By Marcela Howell
As the U.S. Supreme Court reviews abortion cases that could overturn Roe v. Wade –
the 1973 decision that legalized abortion – there is a lot of attention being paid to abortion rights but not enough emphasis on the full range of reproductive health and rights issues.
Every pregnant Black person faces systemic racism that makes us “three times more likely to die from a pregnancy-related cause than white women.” When our children are born, we face the everyday reality of battling racism and the toll it takes on Black lives.
This past year, the deadly impact of racial discrimination couldn’t have been more evident as the pandemic devastated our communities, with Black and Latinx people accounting for nearly 43 percent of COVID-19 deaths. As if that’s not bad enough, Black and Latinx women have paid the economic price for the pandemic, bearing the brunt of the “shecession.”
That’s why more than 30 Black women’s organizations and Reproductive Justice activists created the “Black Reproductive Justice Policy Agenda” — innovative, proactive solutions to address the disparities and discrimination faced by Black women, femmes, girls and gender-expansive individuals. The “Black Reproductive Policy Agenda” is a comprehensive policy approach to the systemic racism that threatens our lives.
Now, a lot of people hear “Reproductive Justice” and think birth control and abortion. But nothing could be further from the truth. In fact, Reproductive Justice (RJ) is a collective framework grounded in human rights, social justice and Black Feminist theory that centers the intersectional impact of race, class and gender in one’s ability to live free from oppression — so we can create and nurture the family of our own choosing and achieve optimum mental, physical, community and economic health.

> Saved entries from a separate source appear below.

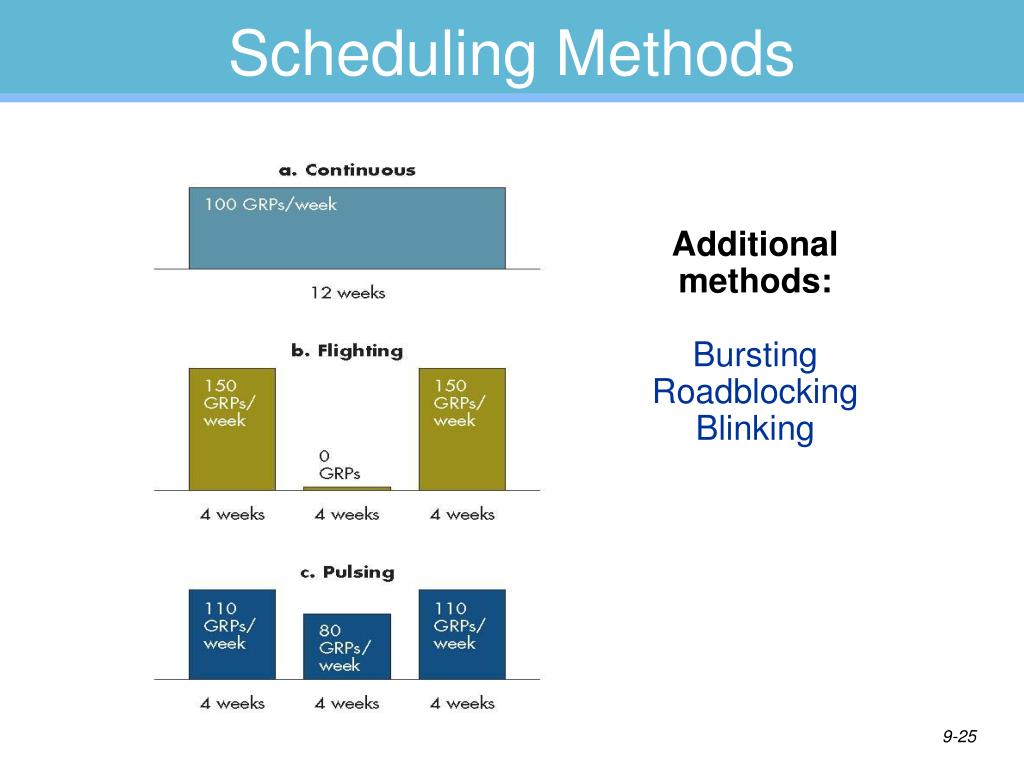 Scheduling Methods

a. Continuous

100 GRPs/week

12 weeks

b. Flighting

150 GRPs/ week

0 GRPs

150 GRPs/ week

4 weeks 4 weeks 4 weeks

c. Pulsing

110 GRPs/ week

80 GRPs/ week

110 GRPs/ week

4 weeks 4 weeks 4 weeks

Additional methods:

Bursting
Roadblocking
Blinking

9-25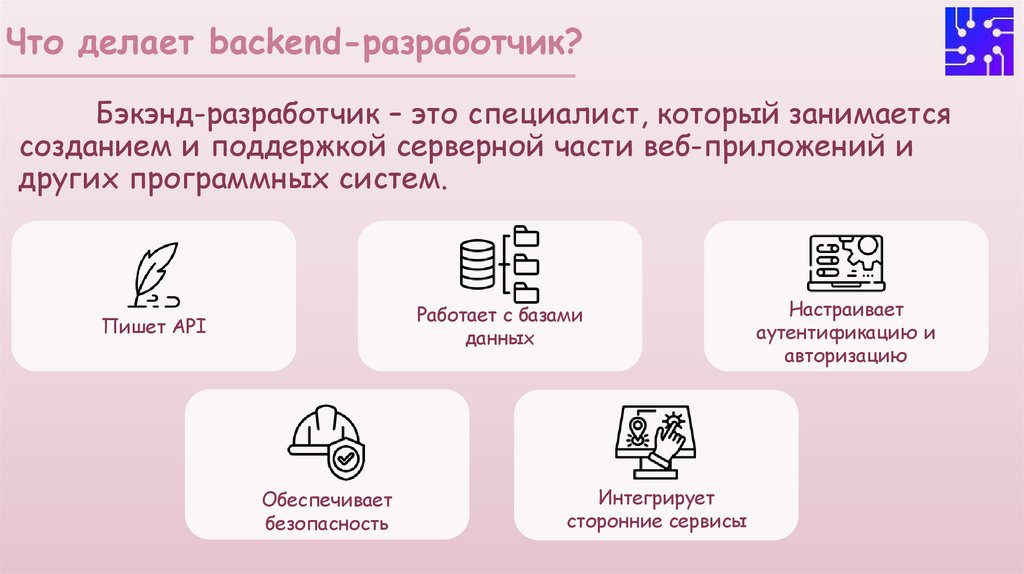 Что делает backend-разработчик?

Бэкэнд-разработчик – это специалист, который занимается созданием и поддержкой серверной части веб-приложений и других программных систем.

Пишет API

Работает с базами данных

Настраивает аутентификацию и авторизацию

Обеспечивает безопасность

Интегрирует сторонние сервисы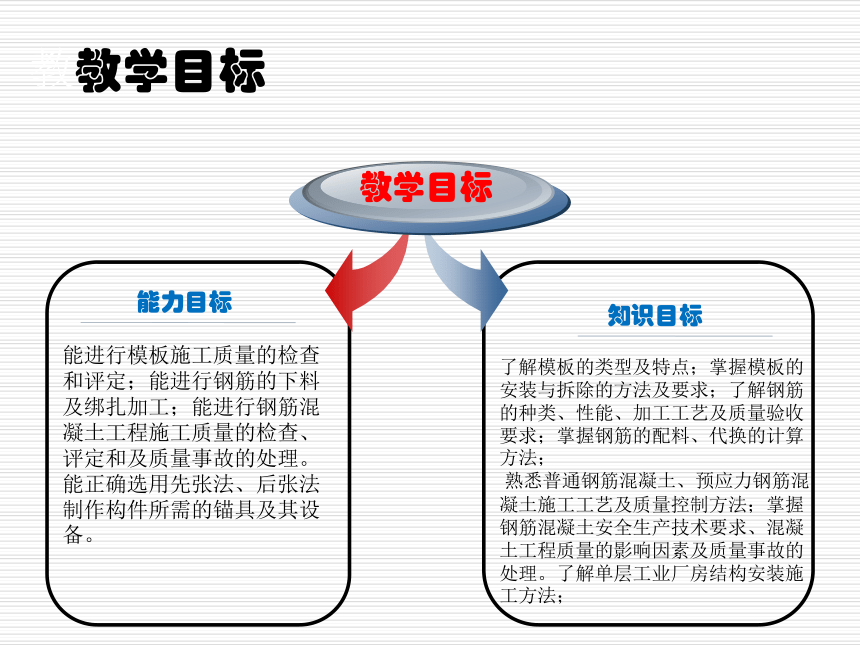 教学目标

教学目标

能力目标

能进行模板施工质量的检查和评定；能进行钢筋的下料及绑扎加工；能进行钢筋混凝土工程施工质量的检查、评定和及质量事故的处理。能正确选用先张法、后张法制作构件所需的锚具及其设备。

知识目标

了解模板的类型及特点；掌握模板的安装与拆除的方法及要求；了解钢筋的种类、性能、加工工艺及质量验收要求；掌握钢筋的配料、代换的计算方法；

熟悉普通钢筋混凝土、预应力钢筋混凝土施工工艺及质量控制方法；掌握钢筋混凝土安全生产技术要求、混凝土工程质量的影响因素及质量事故的处理。了解单层工业厂房结构安装施工方法；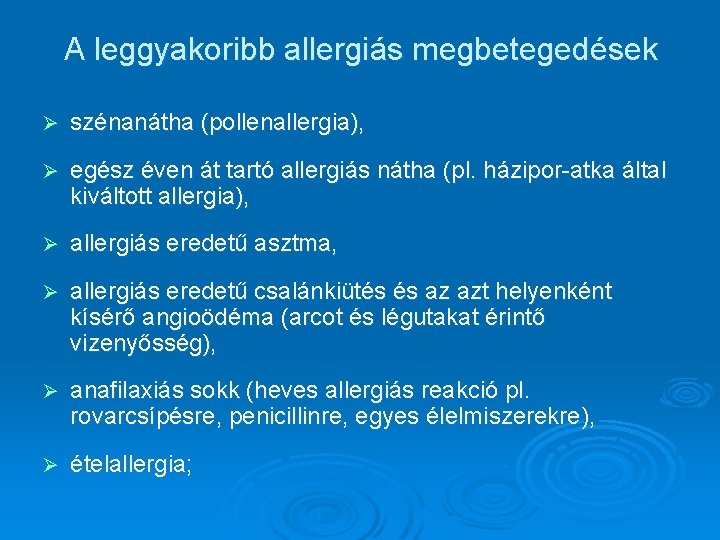 A leggyakoribb allergiás megbetegedések

➢ szénanátha (pollenallergia),

➢ egész éven át tartó allergiás nátha (pl. házipor-atka által kiváltott allergia),

➢ allergiás eredetű asztma,

➢ allergiás eredetű csalánkiütés és az azt helyenként kísérő angioödéma (arcot és légutakat érintő vizenyősség),

➢ anafilaxiás sokk (heves allergiás reakció pl. rovarcsípésre, penicillinre, egyes élelmiszerekre),

➢ ételallergia;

Reproductive Justice was birthed by 12 Black women in 1994, as the U.S. contemplated universal health care without acknowledging or rectifying the health care system in place, which was — and continues to be — riddled with deadly racism. Since then, RJ has grown into a full-fledged movement that fights not only for the right to health care — including full access to birth control and abortion — but also equity in housing, education and employment. RJ doesn’t leave anything — or anyone — behind. It is the comprehensive movement we need to disrupt and dismantle the deeply ingrained, systemic racism that plagues this country.
Black women, femmes, girls and gender-expansive individuals have been marginalized for far too long. We have been fighting for our survival while others stood by and watched — or worse, while they actively participated in our oppression for their own gain. No more!
We are tired of seeing our children, brothers, sisters, mothers, fathers and loved ones senselessly killed by the very people who are sworn to protect us. We are fed up with not being safe in our homes, neighborhoods and churches. We demand more than one moment of reckoning.
The Black RJ movement has a policy agenda that will hold law enforcement, politicians, corporations, voters and all people living in the U.S. to account. It is an expertly informed compendium of 25 issue areas, each with effective policy recommendations. We believe that the Agenda addresses the social, economic, political and health needs of Black women, femmes, girls and gender-expansive people — so we can live our lives fully and decide for ourselves if, when and how to have and raise our families.
We hope that Congress will embrace the Black RJ Policy Agenda and work with us to pass it so that Black women, femmes, girls, and gender-expansive people can live in full autonomy, with equality and justice for all. But we know that will only happen if every Black and Brown person demands it. For white people — especially white feminists — who want to be good allies, this is their chance; they too should make implementing the Black RJ Policy Agenda a priority.
The Black RJ movement has a plan to dismantle white supremacy. I challenge and encourage you to join us in demanding that elected officials and policymakers embrace and implement the Black RJ Policy Agenda now.